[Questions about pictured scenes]

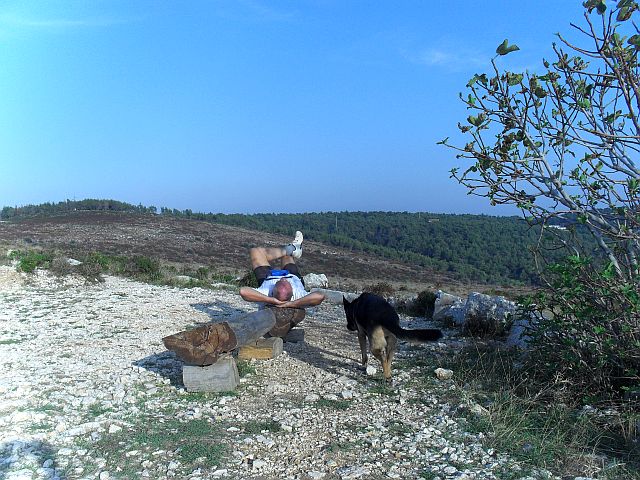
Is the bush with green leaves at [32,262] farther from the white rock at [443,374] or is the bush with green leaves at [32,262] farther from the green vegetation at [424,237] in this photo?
the green vegetation at [424,237]

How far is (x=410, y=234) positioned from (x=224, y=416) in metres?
56.8

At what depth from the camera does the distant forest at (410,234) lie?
41438 mm

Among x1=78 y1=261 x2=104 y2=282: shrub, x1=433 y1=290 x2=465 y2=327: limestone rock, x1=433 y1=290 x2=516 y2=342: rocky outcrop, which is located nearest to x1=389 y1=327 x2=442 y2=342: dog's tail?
x1=433 y1=290 x2=516 y2=342: rocky outcrop

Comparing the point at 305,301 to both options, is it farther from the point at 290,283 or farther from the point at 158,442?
the point at 158,442

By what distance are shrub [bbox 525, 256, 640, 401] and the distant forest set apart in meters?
22.9

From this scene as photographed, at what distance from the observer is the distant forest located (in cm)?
4144

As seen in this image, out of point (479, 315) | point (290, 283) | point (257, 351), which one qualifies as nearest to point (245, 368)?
point (257, 351)

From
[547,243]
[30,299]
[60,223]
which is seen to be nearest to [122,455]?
[547,243]

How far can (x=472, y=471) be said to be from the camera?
4008 mm

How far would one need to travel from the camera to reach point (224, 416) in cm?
517

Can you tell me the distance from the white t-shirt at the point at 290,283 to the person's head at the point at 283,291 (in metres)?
0.12

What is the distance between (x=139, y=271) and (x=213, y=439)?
11.7 metres

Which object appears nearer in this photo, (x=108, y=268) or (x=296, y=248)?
(x=296, y=248)

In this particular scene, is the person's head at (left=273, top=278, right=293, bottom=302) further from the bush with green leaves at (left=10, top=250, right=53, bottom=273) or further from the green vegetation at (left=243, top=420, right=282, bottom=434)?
the bush with green leaves at (left=10, top=250, right=53, bottom=273)
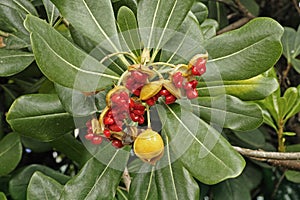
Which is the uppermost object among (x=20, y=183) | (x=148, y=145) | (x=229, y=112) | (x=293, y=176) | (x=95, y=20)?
(x=95, y=20)

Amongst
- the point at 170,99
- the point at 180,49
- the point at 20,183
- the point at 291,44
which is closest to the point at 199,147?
the point at 170,99

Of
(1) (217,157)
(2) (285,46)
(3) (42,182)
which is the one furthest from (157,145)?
(2) (285,46)

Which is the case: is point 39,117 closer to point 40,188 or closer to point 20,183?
point 40,188

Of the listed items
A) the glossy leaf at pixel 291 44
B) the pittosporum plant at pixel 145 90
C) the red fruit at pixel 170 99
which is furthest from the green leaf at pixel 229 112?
the glossy leaf at pixel 291 44

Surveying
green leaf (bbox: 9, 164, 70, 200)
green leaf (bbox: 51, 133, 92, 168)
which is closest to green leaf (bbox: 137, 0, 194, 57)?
green leaf (bbox: 51, 133, 92, 168)

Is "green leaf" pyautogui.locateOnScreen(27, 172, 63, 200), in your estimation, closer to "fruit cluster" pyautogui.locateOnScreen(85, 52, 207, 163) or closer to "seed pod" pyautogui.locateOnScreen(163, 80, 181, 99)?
"fruit cluster" pyautogui.locateOnScreen(85, 52, 207, 163)

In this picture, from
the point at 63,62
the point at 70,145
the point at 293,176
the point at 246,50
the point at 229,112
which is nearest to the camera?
the point at 63,62
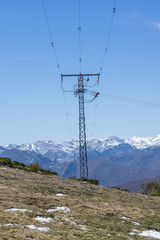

◆ **Problem to solve**: Print all of the records above word for word, leaving out the pictures.

◆ **The reply**:
Is the bush with green leaves at [32,262] farther from the white rock at [443,374] or is the bush with green leaves at [32,262] farther from the green vegetation at [424,237] in this photo?
the green vegetation at [424,237]

How far is (x=410, y=234) positioned from (x=224, y=416) in metres?
56.8

At what depth from the camera does the distant forest at (410,234) lie?
41438 mm

Among x1=78 y1=261 x2=104 y2=282: shrub, x1=433 y1=290 x2=465 y2=327: limestone rock, x1=433 y1=290 x2=516 y2=342: rocky outcrop, which is located nearest to x1=389 y1=327 x2=442 y2=342: dog's tail?
x1=433 y1=290 x2=516 y2=342: rocky outcrop

Comparing the point at 305,301 to both options, is it farther from the point at 290,283 or farther from the point at 158,442?
the point at 158,442

By what distance are shrub [bbox 525, 256, 640, 401] and the distant forest set apart in meters?
22.9

From this scene as photographed, at what distance from the observer is the distant forest located (in cm)?
4144

As seen in this image, out of point (479, 315) | point (290, 283) | point (257, 351), which one qualifies as nearest to point (245, 368)?
point (257, 351)

From
[547,243]
[30,299]
[60,223]
which is seen to be nearest to [122,455]?
[547,243]

How far can (x=472, y=471) be said to be from the camera?
4008 mm

How far would one need to travel from the camera to reach point (224, 416) in cm?
517

Can you tell me the distance from the white t-shirt at the point at 290,283 to the person's head at the point at 283,291 (in metres)?
0.12

What is the distance between (x=139, y=271) and (x=213, y=439)?
11.7 metres

Which object appears nearer in this photo, (x=108, y=268) or (x=296, y=248)?
(x=296, y=248)

In this particular scene, is the person's head at (left=273, top=278, right=293, bottom=302) further from the bush with green leaves at (left=10, top=250, right=53, bottom=273) or further from the green vegetation at (left=243, top=420, right=282, bottom=434)?
the bush with green leaves at (left=10, top=250, right=53, bottom=273)
Which is the uppermost object among (x=20, y=183) | (x=148, y=145) | (x=229, y=112) | (x=293, y=176) | (x=95, y=20)?
(x=95, y=20)

Amongst
- the point at 170,99
- the point at 180,49
- the point at 20,183
- the point at 291,44
which is closest to the point at 199,147?
the point at 170,99

Of
(1) (217,157)
(2) (285,46)
(3) (42,182)
which is the one furthest from (157,145)?
(2) (285,46)

Which is the case: is point 39,117 closer to point 40,188 or closer to point 20,183?
point 40,188

Of the listed items
A) the glossy leaf at pixel 291 44
B) the pittosporum plant at pixel 145 90
C) the red fruit at pixel 170 99
which is furthest from the green leaf at pixel 229 112?
the glossy leaf at pixel 291 44

Surveying
green leaf (bbox: 9, 164, 70, 200)
green leaf (bbox: 51, 133, 92, 168)
which is closest to green leaf (bbox: 137, 0, 194, 57)?
green leaf (bbox: 51, 133, 92, 168)

Is "green leaf" pyautogui.locateOnScreen(27, 172, 63, 200), in your estimation, closer to "fruit cluster" pyautogui.locateOnScreen(85, 52, 207, 163) or closer to "seed pod" pyautogui.locateOnScreen(163, 80, 181, 99)?
"fruit cluster" pyautogui.locateOnScreen(85, 52, 207, 163)

In this picture, from
the point at 63,62
the point at 70,145
the point at 293,176
the point at 246,50
the point at 229,112
which is nearest to the camera?
the point at 63,62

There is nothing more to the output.